Content starts
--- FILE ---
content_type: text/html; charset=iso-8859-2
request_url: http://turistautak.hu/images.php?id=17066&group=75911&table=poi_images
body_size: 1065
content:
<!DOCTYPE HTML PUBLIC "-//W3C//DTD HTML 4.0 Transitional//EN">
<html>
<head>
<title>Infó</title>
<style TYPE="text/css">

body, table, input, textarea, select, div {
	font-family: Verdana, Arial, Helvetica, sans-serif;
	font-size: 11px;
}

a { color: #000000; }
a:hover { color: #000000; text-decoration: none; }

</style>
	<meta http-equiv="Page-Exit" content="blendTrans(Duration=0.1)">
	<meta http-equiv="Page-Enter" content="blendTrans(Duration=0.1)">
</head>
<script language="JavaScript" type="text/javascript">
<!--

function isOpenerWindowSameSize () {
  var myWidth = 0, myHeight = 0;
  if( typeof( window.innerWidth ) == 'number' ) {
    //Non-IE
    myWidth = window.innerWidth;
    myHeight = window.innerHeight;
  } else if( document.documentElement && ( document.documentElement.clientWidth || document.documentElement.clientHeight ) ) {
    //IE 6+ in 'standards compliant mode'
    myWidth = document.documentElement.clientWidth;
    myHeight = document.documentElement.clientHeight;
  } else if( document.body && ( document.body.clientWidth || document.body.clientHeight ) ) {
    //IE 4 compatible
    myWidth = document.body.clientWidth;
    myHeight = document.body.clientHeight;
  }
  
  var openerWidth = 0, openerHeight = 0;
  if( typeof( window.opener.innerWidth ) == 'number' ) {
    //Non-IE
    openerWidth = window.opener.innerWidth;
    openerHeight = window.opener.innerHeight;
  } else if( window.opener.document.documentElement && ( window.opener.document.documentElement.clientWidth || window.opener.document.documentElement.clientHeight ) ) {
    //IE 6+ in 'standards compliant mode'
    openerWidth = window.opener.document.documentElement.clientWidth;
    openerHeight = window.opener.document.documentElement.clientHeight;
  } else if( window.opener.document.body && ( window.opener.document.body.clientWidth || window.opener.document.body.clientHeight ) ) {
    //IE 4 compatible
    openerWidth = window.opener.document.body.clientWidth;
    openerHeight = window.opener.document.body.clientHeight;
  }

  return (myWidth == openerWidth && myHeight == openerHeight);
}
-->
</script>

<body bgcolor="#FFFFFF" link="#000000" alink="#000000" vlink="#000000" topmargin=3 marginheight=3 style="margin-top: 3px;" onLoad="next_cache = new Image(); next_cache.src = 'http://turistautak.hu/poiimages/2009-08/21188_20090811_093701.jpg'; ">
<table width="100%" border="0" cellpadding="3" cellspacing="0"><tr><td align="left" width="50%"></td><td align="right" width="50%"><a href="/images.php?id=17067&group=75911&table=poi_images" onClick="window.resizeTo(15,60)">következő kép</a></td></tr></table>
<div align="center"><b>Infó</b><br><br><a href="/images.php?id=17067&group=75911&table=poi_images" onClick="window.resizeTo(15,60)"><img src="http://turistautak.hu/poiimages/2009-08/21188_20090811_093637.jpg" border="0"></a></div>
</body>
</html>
Content ends
■ Directions ■
Search the entries above for the word "group", and copy every line where it occurs.

■ Exercise answer ■
request_url: http://turistautak.hu/images.php?id=17066&group=75911&table=poi_images
<table width="100%" border="0" cellpadding="3" cellspacing="0"><tr><td align="left" width="50%"></td><td align="right" width="50%"><a href="/images.php?id=17067&group=75911&table=poi_images" onClick="window.resizeTo(15,60)">következő kép</a></td></tr></table>
<div align="center"><b>Infó</b><br><br><a href="/images.php?id=17067&group=75911&table=poi_images" onClick="window.resizeTo(15,60)"><img src="http://turistautak.hu/poiimages/2009-08/21188_20090811_093637.jpg" border="0"></a></div>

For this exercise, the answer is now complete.